Data Observability is essential for organizations that rely on accurate, timely, and consistent data regardless of the reason. Digital Transformation, Data Product Management, Data Governance, Business Intelligence (BI), Advanced Analytics, Artificial Intelligence (AI), and Machine Learning (ML) all depend on Data Observability.
Data observability refers to the process(es) of monitoring and understanding data assets' quality, reliability, and performance throughout the data lifecycle. Data observability is essential for data-driven organizations that want to ensure the trustworthiness and usability of their data products and services. For many companies today, this work is the sideline occupation of a few diligent, often overworked, employees working in the bowels of IT.
This blog post will explore data observability, why it matters, and how to achieve it using best practices and tools. We will also share some examples of how data observability can help you solve common data challenges and improve your data outcomes.
Data observability is a concept derived from software observability, which is the practice of monitoring and analyzing the internal state of a system or application using external outputs such as logs, metrics, and traces. Software observability helps developers and engineers identify and troubleshoot issues, optimize performance, and ensure the reliability and availability of their software.
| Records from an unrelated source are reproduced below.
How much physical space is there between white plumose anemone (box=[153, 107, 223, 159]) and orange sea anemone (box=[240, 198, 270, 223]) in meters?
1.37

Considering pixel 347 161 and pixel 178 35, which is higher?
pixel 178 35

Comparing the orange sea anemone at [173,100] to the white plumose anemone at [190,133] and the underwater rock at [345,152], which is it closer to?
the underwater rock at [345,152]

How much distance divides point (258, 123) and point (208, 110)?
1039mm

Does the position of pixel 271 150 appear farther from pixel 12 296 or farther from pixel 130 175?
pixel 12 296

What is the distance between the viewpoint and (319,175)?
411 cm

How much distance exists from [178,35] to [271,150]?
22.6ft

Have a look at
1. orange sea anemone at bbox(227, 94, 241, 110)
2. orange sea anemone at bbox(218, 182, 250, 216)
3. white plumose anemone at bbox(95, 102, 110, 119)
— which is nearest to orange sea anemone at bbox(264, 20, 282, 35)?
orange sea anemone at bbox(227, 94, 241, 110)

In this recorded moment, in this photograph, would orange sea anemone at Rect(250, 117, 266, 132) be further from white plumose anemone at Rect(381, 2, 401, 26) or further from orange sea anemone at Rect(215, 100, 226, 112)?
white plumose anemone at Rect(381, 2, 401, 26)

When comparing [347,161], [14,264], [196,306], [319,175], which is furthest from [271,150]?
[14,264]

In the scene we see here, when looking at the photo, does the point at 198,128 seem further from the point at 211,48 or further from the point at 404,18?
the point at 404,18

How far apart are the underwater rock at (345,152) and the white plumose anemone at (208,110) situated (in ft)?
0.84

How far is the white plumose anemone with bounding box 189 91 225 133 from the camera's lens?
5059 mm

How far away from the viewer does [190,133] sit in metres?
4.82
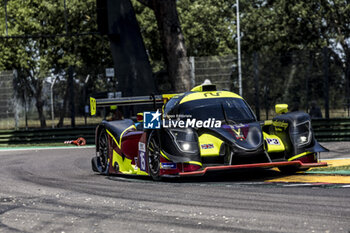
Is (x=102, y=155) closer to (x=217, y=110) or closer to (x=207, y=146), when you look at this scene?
(x=217, y=110)

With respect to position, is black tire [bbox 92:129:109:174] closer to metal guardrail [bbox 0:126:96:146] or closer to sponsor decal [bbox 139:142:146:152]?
sponsor decal [bbox 139:142:146:152]

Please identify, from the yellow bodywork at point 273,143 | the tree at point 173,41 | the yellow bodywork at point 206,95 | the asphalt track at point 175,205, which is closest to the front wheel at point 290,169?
the asphalt track at point 175,205

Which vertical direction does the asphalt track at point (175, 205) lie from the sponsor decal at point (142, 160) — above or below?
below

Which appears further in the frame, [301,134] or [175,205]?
[301,134]

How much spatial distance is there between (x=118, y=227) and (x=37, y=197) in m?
2.94

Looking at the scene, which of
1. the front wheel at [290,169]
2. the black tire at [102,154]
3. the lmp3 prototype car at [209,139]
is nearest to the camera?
the lmp3 prototype car at [209,139]

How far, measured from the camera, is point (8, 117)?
24750 millimetres

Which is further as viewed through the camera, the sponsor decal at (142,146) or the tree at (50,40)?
the tree at (50,40)

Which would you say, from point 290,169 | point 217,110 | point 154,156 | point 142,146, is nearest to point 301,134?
point 290,169

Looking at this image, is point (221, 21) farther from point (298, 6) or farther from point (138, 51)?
point (138, 51)

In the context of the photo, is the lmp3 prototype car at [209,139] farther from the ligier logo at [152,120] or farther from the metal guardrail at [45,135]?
the metal guardrail at [45,135]

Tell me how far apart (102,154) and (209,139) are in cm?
357

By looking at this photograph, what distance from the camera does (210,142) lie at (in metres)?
9.91

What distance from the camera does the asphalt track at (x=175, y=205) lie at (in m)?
6.30
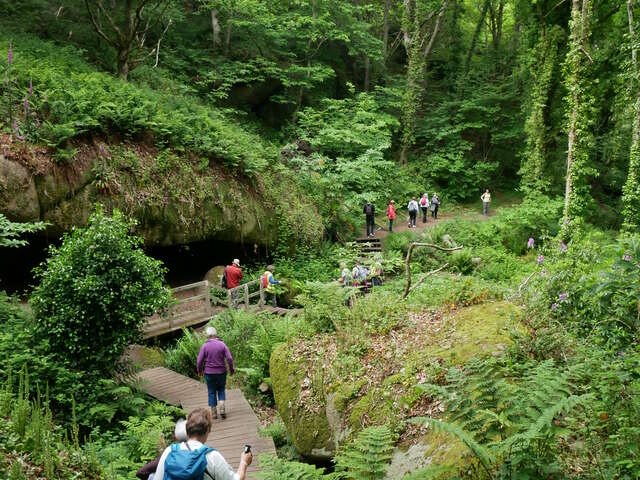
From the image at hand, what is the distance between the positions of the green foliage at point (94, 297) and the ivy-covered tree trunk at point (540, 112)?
21011mm

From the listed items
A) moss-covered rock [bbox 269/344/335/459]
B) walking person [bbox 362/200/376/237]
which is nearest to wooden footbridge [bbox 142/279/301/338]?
moss-covered rock [bbox 269/344/335/459]

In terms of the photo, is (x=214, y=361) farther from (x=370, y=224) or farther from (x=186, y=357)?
(x=370, y=224)

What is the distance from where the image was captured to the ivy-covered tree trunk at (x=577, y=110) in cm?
1817

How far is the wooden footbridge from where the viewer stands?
12773 millimetres

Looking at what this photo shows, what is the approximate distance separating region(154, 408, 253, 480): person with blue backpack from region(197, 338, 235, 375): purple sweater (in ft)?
13.3

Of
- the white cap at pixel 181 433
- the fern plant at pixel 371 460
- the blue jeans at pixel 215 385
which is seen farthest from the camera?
the blue jeans at pixel 215 385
Similarly, Data Observability is the practice of monitoring and analyzing the internal state of data assets using external outputs such as metadata, lineage, quality metrics, and alerts. Data observability helps data professionals and stakeholders identify and troubleshoot data issues, optimize data pipelines, and ensure data quality and reliability.
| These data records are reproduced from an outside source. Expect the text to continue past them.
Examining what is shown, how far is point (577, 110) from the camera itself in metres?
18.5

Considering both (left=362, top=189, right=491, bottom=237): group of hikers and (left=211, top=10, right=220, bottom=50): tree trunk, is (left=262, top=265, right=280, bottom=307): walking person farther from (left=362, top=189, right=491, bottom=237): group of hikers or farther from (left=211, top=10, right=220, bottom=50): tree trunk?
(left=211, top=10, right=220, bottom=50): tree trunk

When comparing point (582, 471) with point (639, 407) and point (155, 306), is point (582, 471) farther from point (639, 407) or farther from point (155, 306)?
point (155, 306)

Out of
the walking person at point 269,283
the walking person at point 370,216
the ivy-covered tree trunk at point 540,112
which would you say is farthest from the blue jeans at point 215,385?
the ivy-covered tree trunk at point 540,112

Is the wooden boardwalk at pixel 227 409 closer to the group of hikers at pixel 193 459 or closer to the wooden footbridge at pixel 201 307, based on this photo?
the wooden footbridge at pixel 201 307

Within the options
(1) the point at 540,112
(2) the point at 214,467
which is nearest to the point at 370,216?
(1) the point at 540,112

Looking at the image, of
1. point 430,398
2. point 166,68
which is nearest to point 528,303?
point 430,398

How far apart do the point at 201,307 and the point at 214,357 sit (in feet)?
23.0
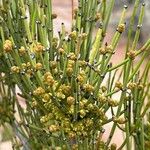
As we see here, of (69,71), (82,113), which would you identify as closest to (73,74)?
(69,71)

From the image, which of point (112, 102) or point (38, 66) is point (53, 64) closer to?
point (38, 66)

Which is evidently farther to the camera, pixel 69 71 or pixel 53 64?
pixel 53 64

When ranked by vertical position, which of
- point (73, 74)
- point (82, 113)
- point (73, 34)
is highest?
point (73, 34)

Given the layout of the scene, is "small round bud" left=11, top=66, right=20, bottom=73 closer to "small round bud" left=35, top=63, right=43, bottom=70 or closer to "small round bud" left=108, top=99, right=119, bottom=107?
"small round bud" left=35, top=63, right=43, bottom=70

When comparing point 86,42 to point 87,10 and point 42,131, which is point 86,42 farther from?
point 42,131

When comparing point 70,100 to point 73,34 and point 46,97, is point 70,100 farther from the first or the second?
point 73,34

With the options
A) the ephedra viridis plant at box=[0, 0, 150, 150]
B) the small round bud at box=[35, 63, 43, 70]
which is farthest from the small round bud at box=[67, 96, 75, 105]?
the small round bud at box=[35, 63, 43, 70]

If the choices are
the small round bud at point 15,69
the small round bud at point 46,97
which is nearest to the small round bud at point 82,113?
the small round bud at point 46,97

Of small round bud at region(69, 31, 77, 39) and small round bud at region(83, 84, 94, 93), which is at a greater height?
small round bud at region(69, 31, 77, 39)

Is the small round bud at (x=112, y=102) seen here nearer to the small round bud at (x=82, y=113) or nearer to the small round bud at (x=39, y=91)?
the small round bud at (x=82, y=113)

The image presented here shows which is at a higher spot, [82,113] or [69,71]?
[69,71]

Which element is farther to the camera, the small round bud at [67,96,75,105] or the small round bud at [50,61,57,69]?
the small round bud at [50,61,57,69]
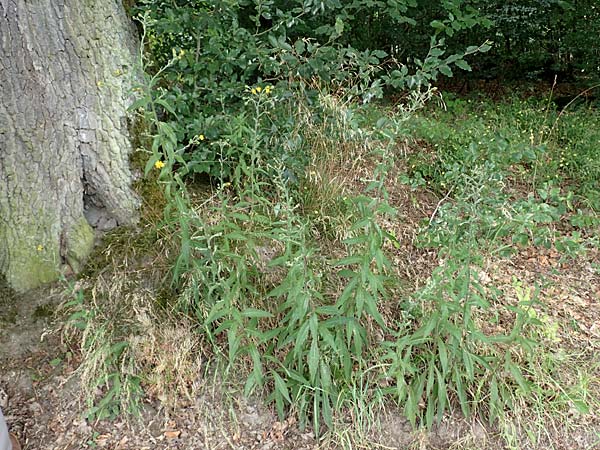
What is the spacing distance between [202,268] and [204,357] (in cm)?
51

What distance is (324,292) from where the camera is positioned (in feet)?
9.01

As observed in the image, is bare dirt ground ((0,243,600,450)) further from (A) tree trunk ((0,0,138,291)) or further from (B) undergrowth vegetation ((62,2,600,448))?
(A) tree trunk ((0,0,138,291))

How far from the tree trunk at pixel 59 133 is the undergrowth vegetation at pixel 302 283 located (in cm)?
22

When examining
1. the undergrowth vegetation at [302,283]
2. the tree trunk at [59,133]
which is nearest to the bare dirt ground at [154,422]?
the undergrowth vegetation at [302,283]

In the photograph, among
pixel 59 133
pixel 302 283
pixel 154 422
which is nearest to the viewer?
pixel 302 283

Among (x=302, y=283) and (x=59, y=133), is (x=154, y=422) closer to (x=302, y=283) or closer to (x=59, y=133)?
(x=302, y=283)

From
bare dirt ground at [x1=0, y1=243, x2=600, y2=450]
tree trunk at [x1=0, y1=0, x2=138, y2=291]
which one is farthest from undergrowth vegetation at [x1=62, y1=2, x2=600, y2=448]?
tree trunk at [x1=0, y1=0, x2=138, y2=291]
Data assets include any data sources, transformations, storage, processing, consumption, or delivery components involved in the data lifecycle.
Why does data observability matter?
Data observability matters because it enables data-driven organizations to:
Build trust in their data: Data observability helps ensure that the data is accurate, complete, fresh, and compliant, which increases the confidence and credibility of the data consumers and users. Trust in data is crucial for making informed decisions, delivering value to customers, and achieving business goals.
Reduce data debt: Data observability helps prevent and reduce data debt, which is the accumulated cost of poor data quality and management over time. Data debt can result in wasted resources, lost opportunities, increased risks, and reduced competitiveness. Data observability helps identify and resolve data issues early before they become costly and complex.
Accelerate data innovation: Data observability helps speed up the development and delivery of new data products and services by enabling faster feedback loops, easier collaboration, and more efficient debugging. Data observability also helps foster a culture of experimentation and learning by allowing data teams to test hypotheses, measure outcomes, and iterate quickly.
Three Dimensions of Data Observability?
Data freshness measures the timeliness of data (i.e., how up-to-date it is). Freshness also measures whether data reflects the current state of the real-world phenomena it represents. Data freshness can be affected by data ingestion frequency, data processing latency, and data retention policies. Data freshness can be monitored by tracking age, staleness, and lag metrics.
Data Availability measures accessibility and readiness for data. It is measured from the perspective of the apps, services, and users who need the data. Freshness and availability are closely related concepts in data product management.
Data lineage tracks data's origin, transformation, and destination (i.e., consumption) throughout the organization and across different systems, business units, and data products. Data lineage provides visibility into the data flow and dependencies, as well as the provenance and context of the data. Data lineage can help with Data Governance, Compliance, quality and issue management, and impact analysis (e.g., Data Privacy Impact Assessments). Data lineage can be captured by using metadata management tools, data catalogs, and data lineage graphs.
Data Lineage significantly benefits an organization in many ways. It is often used to improve Transparency and Compliance.
Transparency is an aspect of data that refers to how easily a process or user can trace data from source to consumption. It also considers the historical traceability of data as it changes over time.
Data compliance measures how well the data meets regulatory and ethical standards.
Data quality: This aspect evaluates the accuracy, completeness, consistency, validity, and usability of the data. Data quality can be influenced by factors such as data sources, data schemas, data transformations, and data consumption. Data quality can be assessed by using data validation rules, data quality indicators, and data quality dashboards.
Data accuracy measures whether the data is correct and consistent with the expected values.
Data completeness measures the degree to which the data is missing any records or fields.
Data usability identifies how well-documented the data is and whether or not it is easy to understand.